Aquellos día se veía al discípulo nervioso e inquieto. El Anacoreta lo sorprendió hablando solo.
- ¿Qué te ocurre que pareces preocupado?
El discípulo suspiró aliviado. En realidad estaba esperando que el Anacoreta le dijera algo:
- No logro entender lo que me enseñaste. Veo con claridad, que para crecer en mi vida espiritual tengo que emplear la disciplina del Corazón y la disciplina del Libro; pero no comprendo qué quieres decirme con lo de la disciplina de la Comunidad. Siempre me has predicado la Soledad.
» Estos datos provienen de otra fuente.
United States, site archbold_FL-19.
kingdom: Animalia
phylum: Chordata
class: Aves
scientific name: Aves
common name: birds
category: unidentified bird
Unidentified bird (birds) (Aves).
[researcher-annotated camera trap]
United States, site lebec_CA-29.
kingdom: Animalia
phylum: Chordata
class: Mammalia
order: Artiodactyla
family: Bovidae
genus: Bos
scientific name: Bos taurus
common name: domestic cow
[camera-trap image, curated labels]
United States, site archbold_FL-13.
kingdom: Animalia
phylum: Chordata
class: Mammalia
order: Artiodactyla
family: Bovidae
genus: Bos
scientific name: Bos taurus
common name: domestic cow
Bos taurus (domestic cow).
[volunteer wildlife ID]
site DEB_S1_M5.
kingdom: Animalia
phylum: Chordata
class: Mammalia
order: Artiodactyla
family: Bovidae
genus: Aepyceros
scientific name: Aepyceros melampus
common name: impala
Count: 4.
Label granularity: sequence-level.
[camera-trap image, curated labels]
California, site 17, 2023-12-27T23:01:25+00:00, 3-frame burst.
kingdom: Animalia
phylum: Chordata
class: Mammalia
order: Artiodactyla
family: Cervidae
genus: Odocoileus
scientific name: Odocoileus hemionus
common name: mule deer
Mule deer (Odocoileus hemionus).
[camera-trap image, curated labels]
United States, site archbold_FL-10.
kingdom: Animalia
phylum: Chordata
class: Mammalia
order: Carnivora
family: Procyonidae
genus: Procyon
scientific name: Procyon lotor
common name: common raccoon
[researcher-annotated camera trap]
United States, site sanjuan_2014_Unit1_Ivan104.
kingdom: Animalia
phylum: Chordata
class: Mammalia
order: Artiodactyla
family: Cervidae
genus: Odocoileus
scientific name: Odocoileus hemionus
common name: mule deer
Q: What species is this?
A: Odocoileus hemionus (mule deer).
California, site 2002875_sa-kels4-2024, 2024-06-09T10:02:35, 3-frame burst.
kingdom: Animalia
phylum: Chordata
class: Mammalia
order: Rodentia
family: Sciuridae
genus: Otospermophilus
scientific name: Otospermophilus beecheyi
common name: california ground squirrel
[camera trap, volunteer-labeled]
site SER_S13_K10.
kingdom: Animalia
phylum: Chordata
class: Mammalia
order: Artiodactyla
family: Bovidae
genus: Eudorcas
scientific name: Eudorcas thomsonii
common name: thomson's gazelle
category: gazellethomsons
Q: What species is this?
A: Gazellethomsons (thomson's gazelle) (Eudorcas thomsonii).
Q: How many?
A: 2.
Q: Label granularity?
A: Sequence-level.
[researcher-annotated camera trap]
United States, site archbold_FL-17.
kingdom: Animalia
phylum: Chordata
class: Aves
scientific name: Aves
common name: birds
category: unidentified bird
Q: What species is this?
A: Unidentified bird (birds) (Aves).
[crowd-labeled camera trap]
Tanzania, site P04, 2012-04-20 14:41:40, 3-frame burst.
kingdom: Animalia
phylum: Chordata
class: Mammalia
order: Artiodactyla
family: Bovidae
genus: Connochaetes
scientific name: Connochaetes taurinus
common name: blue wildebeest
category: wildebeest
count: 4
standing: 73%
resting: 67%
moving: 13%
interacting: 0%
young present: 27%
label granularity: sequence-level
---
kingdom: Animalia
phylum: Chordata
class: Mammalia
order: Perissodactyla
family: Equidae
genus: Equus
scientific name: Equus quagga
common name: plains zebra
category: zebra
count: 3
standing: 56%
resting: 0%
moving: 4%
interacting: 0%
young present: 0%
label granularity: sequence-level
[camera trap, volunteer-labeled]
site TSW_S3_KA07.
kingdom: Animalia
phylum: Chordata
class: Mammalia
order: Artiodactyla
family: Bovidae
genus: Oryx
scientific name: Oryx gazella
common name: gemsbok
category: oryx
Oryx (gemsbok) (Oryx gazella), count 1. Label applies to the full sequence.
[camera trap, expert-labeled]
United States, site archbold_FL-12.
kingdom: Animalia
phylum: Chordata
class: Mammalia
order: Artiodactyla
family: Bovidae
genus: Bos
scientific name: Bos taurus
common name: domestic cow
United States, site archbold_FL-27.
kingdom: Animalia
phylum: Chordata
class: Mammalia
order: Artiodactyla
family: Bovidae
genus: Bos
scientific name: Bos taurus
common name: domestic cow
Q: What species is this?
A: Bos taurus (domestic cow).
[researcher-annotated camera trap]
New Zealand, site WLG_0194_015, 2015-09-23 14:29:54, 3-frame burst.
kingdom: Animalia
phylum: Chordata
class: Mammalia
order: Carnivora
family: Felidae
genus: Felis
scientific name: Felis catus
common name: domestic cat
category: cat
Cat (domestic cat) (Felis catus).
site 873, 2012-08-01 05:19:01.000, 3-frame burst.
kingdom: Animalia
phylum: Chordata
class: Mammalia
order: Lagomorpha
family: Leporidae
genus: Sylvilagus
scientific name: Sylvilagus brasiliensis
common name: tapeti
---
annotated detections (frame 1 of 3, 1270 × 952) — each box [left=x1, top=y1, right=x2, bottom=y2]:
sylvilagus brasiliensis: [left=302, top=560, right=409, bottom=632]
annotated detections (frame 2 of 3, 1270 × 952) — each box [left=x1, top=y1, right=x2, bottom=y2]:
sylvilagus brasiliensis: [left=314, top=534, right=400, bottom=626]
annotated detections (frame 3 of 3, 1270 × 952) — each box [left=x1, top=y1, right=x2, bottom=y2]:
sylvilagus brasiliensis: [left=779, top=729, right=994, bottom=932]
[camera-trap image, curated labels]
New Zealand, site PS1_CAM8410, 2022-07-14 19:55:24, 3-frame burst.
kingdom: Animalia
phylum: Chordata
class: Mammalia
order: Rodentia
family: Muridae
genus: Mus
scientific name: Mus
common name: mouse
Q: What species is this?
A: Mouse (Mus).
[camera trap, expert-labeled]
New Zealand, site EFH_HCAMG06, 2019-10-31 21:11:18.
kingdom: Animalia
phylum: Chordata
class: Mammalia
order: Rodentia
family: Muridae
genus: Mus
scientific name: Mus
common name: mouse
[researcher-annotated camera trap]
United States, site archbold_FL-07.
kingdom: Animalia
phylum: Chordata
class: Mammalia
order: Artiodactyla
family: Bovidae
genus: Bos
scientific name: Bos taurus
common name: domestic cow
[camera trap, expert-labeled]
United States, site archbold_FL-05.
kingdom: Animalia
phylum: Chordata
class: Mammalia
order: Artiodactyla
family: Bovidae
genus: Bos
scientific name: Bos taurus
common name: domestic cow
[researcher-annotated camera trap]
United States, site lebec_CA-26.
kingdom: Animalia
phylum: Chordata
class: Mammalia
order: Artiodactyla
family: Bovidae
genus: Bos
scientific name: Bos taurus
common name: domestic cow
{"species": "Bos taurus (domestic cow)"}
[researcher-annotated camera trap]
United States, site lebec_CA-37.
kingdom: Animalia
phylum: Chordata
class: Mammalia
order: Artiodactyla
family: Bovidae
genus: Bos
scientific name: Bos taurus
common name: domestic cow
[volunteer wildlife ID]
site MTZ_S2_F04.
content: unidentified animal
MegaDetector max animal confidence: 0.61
El Anacoreta, como tantas veces hacía, miró al horizonte y luego, tomando un poco de arena en su mano, la dejó deslizarse entre sus dedos mientras reflexionaba. Luego miró profundamente a su discípulo y dijo:
- La Soledad nos ayuda a hacer el silencio interior y a poner paz en nuestro corazón; son indispensables para que podamos verlo todo con el Corazón y así escuchar y meditar la Palabra. Pero esto no es suficiente.
Puso una mano sobre el hombro del discípulo y continuó:
- El silencio interior y la paz del corazón no pueden acallar la voz de los Hombres, la llamada a la Solidaridad, la necesidad de Compartir. Una Espiritualidad que nos desconecta de la Vida, de los otros, es falsa, es narcisismo. Una Oración que no nos lleva a Entregarnos, a ver a Dios en el otro, es todo menos Oración.
Hizo una pausa y añadió:
- La Soledad del desierto es sólo física. En tu corazón han de habitar los anhelos de todos los Hombres.
Y lentamente se retiró a su cueva, mientras, el discípulo, creyó oír en la lejanía la Voz de la Humanidad.